Reproduce the records precisely. Every line should be included.
--*--
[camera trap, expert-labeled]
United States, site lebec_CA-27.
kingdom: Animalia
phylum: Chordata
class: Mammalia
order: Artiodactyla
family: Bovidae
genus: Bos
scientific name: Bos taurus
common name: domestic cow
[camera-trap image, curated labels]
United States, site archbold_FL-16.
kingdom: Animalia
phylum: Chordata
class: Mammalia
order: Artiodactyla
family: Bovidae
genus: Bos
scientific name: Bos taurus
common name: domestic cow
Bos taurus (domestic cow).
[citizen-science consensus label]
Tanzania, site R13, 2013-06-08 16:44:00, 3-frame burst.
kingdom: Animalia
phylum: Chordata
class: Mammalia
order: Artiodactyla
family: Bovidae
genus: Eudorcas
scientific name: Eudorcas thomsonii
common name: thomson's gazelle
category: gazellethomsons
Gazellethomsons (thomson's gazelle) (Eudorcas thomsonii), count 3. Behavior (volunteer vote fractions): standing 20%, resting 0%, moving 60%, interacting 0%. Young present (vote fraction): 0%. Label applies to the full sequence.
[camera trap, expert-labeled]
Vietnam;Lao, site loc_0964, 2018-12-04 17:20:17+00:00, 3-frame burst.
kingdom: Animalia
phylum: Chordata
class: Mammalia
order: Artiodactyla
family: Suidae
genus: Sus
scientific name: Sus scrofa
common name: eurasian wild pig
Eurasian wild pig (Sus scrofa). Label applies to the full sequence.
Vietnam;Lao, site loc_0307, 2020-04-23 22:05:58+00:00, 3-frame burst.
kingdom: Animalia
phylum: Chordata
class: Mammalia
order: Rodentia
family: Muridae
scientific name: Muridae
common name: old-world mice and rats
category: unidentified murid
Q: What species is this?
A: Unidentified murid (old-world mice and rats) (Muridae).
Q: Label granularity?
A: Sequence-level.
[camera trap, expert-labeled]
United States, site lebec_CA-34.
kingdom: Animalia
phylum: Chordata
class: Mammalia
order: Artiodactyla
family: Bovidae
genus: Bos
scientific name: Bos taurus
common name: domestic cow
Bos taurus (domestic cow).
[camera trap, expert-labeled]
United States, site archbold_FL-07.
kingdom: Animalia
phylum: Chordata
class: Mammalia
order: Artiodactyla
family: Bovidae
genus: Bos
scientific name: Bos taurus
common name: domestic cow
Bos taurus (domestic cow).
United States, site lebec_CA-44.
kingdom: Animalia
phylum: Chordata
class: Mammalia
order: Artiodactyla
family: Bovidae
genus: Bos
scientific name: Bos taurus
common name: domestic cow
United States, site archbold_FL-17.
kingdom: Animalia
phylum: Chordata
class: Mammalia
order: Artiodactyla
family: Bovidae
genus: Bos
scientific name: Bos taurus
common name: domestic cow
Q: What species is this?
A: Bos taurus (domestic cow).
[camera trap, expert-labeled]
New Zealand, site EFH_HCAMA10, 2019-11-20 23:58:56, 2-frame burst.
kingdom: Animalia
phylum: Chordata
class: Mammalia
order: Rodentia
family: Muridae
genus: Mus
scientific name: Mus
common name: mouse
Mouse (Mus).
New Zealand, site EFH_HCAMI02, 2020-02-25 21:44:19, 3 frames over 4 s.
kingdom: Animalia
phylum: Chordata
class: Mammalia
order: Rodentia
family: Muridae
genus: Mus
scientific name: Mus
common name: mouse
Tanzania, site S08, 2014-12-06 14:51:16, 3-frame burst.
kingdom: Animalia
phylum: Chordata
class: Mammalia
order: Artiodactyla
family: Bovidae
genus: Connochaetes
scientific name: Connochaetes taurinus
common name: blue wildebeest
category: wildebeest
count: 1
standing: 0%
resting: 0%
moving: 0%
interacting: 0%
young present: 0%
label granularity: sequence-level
--*--
● FINISHED TASK:
[camera trap, expert-labeled]
United States, site lebec_CA-27.
kingdom: Animalia
phylum: Chordata
class: Mammalia
order: Artiodactyla
family: Bovidae
genus: Bos
scientific name: Bos taurus
common name: domestic cow
[camera-trap image, curated labels]
United States, site archbold_FL-16.
kingdom: Animalia
phylum: Chordata
class: Mammalia
order: Artiodactyla
family: Bovidae
genus: Bos
scientific name: Bos taurus
common name: domestic cow
Bos taurus (domestic cow).
[citizen-science consensus label]
Tanzania, site R13, 2013-06-08 16:44:00, 3-frame burst.
kingdom: Animalia
phylum: Chordata
class: Mammalia
order: Artiodactyla
family: Bovidae
genus: Eudorcas
scientific name: Eudorcas thomsonii
common name: thomson's gazelle
category: gazellethomsons
Gazellethomsons (thomson's gazelle) (Eudorcas thomsonii), count 3. Behavior (volunteer vote fractions): standing 20%, resting 0%, moving 60%, interacting 0%. Young present (vote fraction): 0%. Label applies to the full sequence.
[camera trap, expert-labeled]
Vietnam;Lao, site loc_0964, 2018-12-04 17:20:17+00:00, 3-frame burst.
kingdom: Animalia
phylum: Chordata
class: Mammalia
order: Artiodactyla
family: Suidae
genus: Sus
scientific name: Sus scrofa
common name: eurasian wild pig
Eurasian wild pig (Sus scrofa). Label applies to the full sequence.
Vietnam;Lao, site loc_0307, 2020-04-23 22:05:58+00:00, 3-frame burst.
kingdom: Animalia
phylum: Chordata
class: Mammalia
order: Rodentia
family: Muridae
scientific name: Muridae
common name: old-world mice and rats
category: unidentified murid
Q: What species is this?
A: Unidentified murid (old-world mice and rats) (Muridae).
Q: Label granularity?
A: Sequence-level.
[camera trap, expert-labeled]
United States, site lebec_CA-34.
kingdom: Animalia
phylum: Chordata
class: Mammalia
order: Artiodactyla
family: Bovidae
genus: Bos
scientific name: Bos taurus
common name: domestic cow
Bos taurus (domestic cow).
[camera trap, expert-labeled]
United States, site archbold_FL-07.
kingdom: Animalia
phylum: Chordata
class: Mammalia
order: Artiodactyla
family: Bovidae
genus: Bos
scientific name: Bos taurus
common name: domestic cow
Bos taurus (domestic cow).
United States, site lebec_CA-44.
kingdom: Animalia
phylum: Chordata
class: Mammalia
order: Artiodactyla
family: Bovidae
genus: Bos
scientific name: Bos taurus
common name: domestic cow
United States, site archbold_FL-17.
kingdom: Animalia
phylum: Chordata
class: Mammalia
order: Artiodactyla
family: Bovidae
genus: Bos
scientific name: Bos taurus
common name: domestic cow
Q: What species is this?
A: Bos taurus (domestic cow).
[camera trap, expert-labeled]
New Zealand, site EFH_HCAMA10, 2019-11-20 23:58:56, 2-frame burst.
kingdom: Animalia
phylum: Chordata
class: Mammalia
order: Rodentia
family: Muridae
genus: Mus
scientific name: Mus
common name: mouse
Mouse (Mus).
New Zealand, site EFH_HCAMI02, 2020-02-25 21:44:19, 3 frames over 4 s.
kingdom: Animalia
phylum: Chordata
class: Mammalia
order: Rodentia
family: Muridae
genus: Mus
scientific name: Mus
common name: mouse
Tanzania, site S08, 2014-12-06 14:51:16, 3-frame burst.
kingdom: Animalia
phylum: Chordata
class: Mammalia
order: Artiodactyla
family: Bovidae
genus: Connochaetes
scientific name: Connochaetes taurinus
common name: blue wildebeest
category: wildebeest
count: 1
standing: 0%
resting: 0%
moving: 0%
interacting: 0%
young present: 0%
label granularity: sequence-level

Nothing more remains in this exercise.